##### SUPPLIED PASSAGE

The first researcher to recognize the Nevada fossil specimens as ichthyosaurs was Siemon W. Muller of Stanford University. He had the work of Sir Richard Owen to build on from the 1840s. That being said, there are very few contenders for a species that boasts vertebrae over a foot wide and weighing in at almost 10 kg or 21 lbs. Muller contacted the University of California Museum of Paleontology at Berkeley. Surface collecting by locals continued at the site but no major excavation was planned.

Almost a quarter of a century after Muller's initial correspondence to the UCMP, Dr. Charles L. Camp received correspondence further detailing the finds from a lovely Mrs. Margaret Wheat of Fallon. She wrote to Camp in September of 1928 to say that she'd been giving the quarry section a bit of a sweep, as you do, and had uncovered a nice aligned section of vertebrae with her broom. The following year, Dr. Charles L. Camp went out to survey the finds and began working on the specimens, his first field season of many, in 1954.

Back in the 1950s, these large marine reptiles were rumoured to be "marine monsters," as the concept of an ichthyosaur was not well understood by the local townsfolk. Excitement soon hit West Union Canyon as the quarry began to reveal the sheer size of these mighty beasts. In the end, the ichthyosaur bones were left in situ to better understand how they were laid down over 200 million years ago.

Camp continued to work with Wheat at the site and brought on Sam Welles to help with excavations. The team understood the need for protection at the site. They canvassed the Nevada Legislature to establish the Ichthyosaur Paleontological State Monument. You can one of the Park Rangers above giving a tour within the lovely building they built on the site to protect the fossils.

In 1957, the site was incorporated into the State Park System and Berlin-Ichthyosaur State Park was born. The park Twenty years later, in 1977, the population of Nevada weighed in and the Legislature designated Shonisaurus popularis as the State Fossil of Nevada.

Address: State Route 844, Austin, NV 89310, United States. Area: 4.58 km². Open 24 hours;
Elevation: 6,975 ft (2,126 m); Tel: +1 775-964-2440;

Friday, 17 July 2020


Exposures of the Upper Triassic (Early Norian, Kerri zone), Luning formation, West Union Canyon, just outside Berlin-Ichthyosaur State Park, Nevada.

The Berlin-Ichthyosaur State Park in central Nevada is a very important locality for the understanding of the Carnian-Norian boundary (CNB) in North America.

Rich ammonoid faunas from this site within the Luning Formation were studied by Silberling (1959) and provided support for the definition of the Schucherti and Macrolobatus zones of the latest Carnian, which are here overlain by well-preserved faunas of the earliest Norian Kerri Zone. Despite its importance, no further investigations have been done at this site during the last 50 years.

##########
##### EXTRACTED ENTRIES

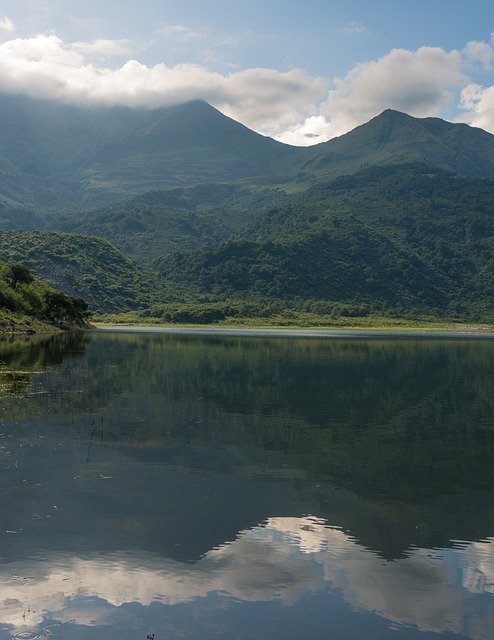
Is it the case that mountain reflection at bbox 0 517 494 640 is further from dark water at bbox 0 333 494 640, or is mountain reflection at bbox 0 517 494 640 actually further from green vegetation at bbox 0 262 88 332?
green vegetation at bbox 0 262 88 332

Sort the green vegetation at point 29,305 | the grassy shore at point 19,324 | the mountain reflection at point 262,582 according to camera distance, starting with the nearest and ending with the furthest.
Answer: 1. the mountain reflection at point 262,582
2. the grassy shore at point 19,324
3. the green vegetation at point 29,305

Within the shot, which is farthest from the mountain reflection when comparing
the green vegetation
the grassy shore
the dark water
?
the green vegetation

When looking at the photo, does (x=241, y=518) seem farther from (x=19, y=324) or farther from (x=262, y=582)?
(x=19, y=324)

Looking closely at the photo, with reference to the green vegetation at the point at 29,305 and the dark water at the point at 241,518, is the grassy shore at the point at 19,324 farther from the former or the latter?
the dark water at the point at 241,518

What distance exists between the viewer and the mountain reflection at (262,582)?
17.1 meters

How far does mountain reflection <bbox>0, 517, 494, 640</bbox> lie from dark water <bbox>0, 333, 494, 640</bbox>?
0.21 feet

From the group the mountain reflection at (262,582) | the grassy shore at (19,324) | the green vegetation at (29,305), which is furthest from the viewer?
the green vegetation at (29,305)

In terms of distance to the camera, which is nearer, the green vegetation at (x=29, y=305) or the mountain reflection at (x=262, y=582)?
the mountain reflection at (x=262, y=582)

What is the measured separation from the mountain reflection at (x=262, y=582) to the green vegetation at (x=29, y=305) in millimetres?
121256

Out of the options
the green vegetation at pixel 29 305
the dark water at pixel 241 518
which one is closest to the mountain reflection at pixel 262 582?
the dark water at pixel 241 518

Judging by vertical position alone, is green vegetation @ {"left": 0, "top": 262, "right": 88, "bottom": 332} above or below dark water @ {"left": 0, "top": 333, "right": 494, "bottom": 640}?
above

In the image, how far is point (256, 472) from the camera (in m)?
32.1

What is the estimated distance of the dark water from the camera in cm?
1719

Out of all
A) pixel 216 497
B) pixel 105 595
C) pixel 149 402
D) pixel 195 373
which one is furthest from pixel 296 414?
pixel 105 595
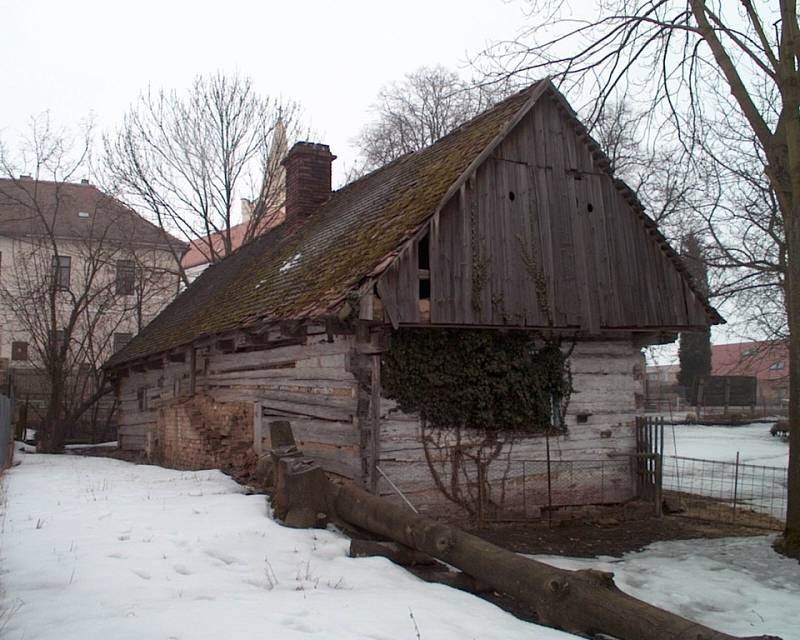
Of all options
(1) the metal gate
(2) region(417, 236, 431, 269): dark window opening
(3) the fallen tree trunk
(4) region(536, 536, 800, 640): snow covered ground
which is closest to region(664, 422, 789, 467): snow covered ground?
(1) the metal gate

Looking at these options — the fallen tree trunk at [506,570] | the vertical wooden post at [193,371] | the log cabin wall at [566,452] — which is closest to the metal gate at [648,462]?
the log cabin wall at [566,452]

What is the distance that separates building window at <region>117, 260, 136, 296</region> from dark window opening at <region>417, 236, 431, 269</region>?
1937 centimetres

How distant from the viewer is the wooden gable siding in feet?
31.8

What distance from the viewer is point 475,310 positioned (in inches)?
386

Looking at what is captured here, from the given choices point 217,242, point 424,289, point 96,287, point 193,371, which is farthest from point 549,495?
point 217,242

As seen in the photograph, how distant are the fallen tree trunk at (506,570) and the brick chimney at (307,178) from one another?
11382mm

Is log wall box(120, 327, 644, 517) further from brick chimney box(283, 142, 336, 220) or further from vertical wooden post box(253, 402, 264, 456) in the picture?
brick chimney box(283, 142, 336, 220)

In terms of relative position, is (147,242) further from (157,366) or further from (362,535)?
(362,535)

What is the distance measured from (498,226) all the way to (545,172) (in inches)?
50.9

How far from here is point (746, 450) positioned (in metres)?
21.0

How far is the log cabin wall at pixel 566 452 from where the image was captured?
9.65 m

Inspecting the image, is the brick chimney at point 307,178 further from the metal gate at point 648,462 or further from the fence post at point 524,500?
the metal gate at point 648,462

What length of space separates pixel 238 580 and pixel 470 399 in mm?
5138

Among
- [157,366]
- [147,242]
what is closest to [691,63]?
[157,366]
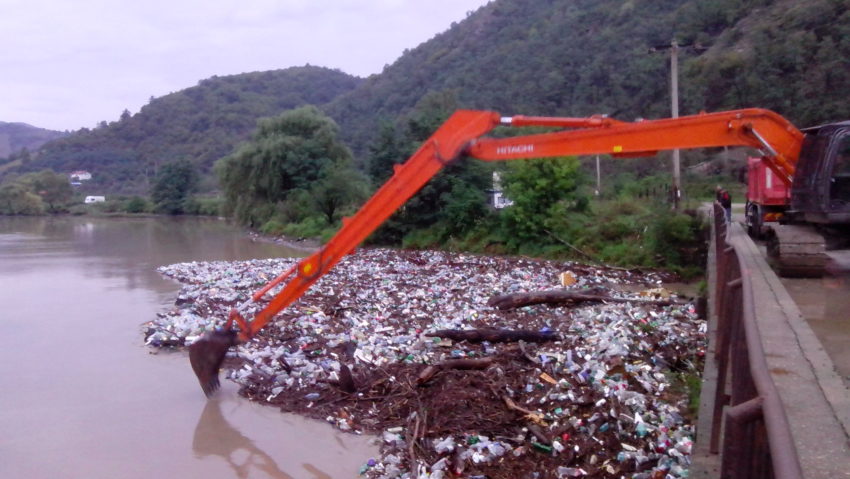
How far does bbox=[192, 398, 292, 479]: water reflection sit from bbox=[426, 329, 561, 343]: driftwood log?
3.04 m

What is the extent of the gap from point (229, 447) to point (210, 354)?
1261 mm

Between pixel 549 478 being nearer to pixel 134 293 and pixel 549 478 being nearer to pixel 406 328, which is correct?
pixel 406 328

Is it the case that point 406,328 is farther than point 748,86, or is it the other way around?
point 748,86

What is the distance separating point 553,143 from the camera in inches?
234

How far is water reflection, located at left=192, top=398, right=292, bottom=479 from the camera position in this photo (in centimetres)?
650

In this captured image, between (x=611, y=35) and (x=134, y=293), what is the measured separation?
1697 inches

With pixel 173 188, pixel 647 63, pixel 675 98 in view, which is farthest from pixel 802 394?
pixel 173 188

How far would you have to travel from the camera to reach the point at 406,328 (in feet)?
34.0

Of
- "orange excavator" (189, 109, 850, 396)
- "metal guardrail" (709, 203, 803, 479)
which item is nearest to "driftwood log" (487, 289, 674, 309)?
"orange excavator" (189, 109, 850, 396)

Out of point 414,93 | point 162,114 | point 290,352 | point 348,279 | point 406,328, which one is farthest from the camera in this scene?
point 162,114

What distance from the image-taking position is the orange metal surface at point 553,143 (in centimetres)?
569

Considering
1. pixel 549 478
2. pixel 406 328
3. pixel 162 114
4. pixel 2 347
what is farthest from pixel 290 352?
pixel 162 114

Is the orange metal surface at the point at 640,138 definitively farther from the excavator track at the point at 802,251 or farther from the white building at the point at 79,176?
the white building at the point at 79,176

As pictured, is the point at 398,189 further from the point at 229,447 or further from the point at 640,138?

##########

§ SET EXERCISE:
Continue the Berlin-Ichthyosaur State Park text from the top of the page, starting after its last sentence, which says no further investigations have been done at the site in 50 years.

§ EXPECTED ANSWER:
Jim Haggart, Mike Orchard and Paul Smith (all local Vancouverites) collaborated on a project that took them down to Nevada to look at the conodonts (Oh, Mike) and ammonoids (Jim's fav); the group then published a paper, "Towards the definition of the Carnian/Norian Boundary: New data on Ammonoids and Conodonts from central Nevada," which you can find in the proceedings of the 21st Canadian Paleontology Conference; by Haggart, J W (ed.); Smith, P L (ed.); Canadian Paleontology Conference Proceedings no. 9, 2011 p. 9-10.

They conducted a bed-by-bed sampling of ammonoids and conodonts in West Union Canyon during October 2010. The eastern side of the canyon provides the best record of the Macrolobatus Zone, which is represented by several beds yielding ammonoids of the Tropites group, together with Anatropites div. sp. Conodont faunas from both these and higher beds are dominated by ornate 'metapolygnthids' that would formerly have been collectively referred to Metapolygnathus primitius, a species long known to straddle the CNB. Within this lower part of the section, they resemble forms that have been separated as Metapolygnathus mersinensis. Slightly higher, forms close to Epigondolella' orchardi and a single Orchardella n. sp. occur. This association can be correlated with the latest Carnian in British Columbia.

Higher in the section, the ammonoid fauna shows a sudden change and is dominated by Tropithisbites. Few tens of metres above, but slightly below the first occurrence of Norian ammonoids Guembelites jandianus and Stikinoceras, two new species of conodonts (Gen et sp. nov. A and B) appear that also occur close to the favoured Carnian/Norian boundary at Black Bear Ridge, British Columbia. Stratigraphically higher collections continue to be dominated by forms close to M. mersinensis and E. orchardi. after BC's own Mike Orchard.

The best exposure of the Kerri Zone is on the western side of the West Union Canyon. Ammonoids, dominated by Guembelites and Stikinoceras div. sp., have been collected from several fossil-bearing levels. Conodont faunas replicate those of the east section. The collected ammonoids fit perfectly well with the faunas described by Silberling in 1959, but they differ somewhat from coeval faunas of the Tethys and Canada.

The genus Gonionotites, very common in the Tethys and British Columbia, is for the moment unknown in Nevada. More in general, the Upper Carnian faunas are dominated by Tropitidae, while Juvavitidae are lacking.

After years of reading about the correlation between British Columbia and Nevada, I had the very great pleasure of walking through these same sections in October 2019 with members of the Vancouver Paleontological Society and Vancouver Island Palaeontological Society. It was with that same crew that I'd originally explored fossil sites in the Canadian Rockies in the early 2000s. Those early trips led to paper after paper and the exciting revelations that inspired our Nevada adventure.

Thursday, 16 July 2020


Holotype Specimen of P. walkeri, Royal Ontario Museum
Closer to home, we can find species of Parasaurolophus walkeri in the Dinosaur Park Formation of Alberta, Canada.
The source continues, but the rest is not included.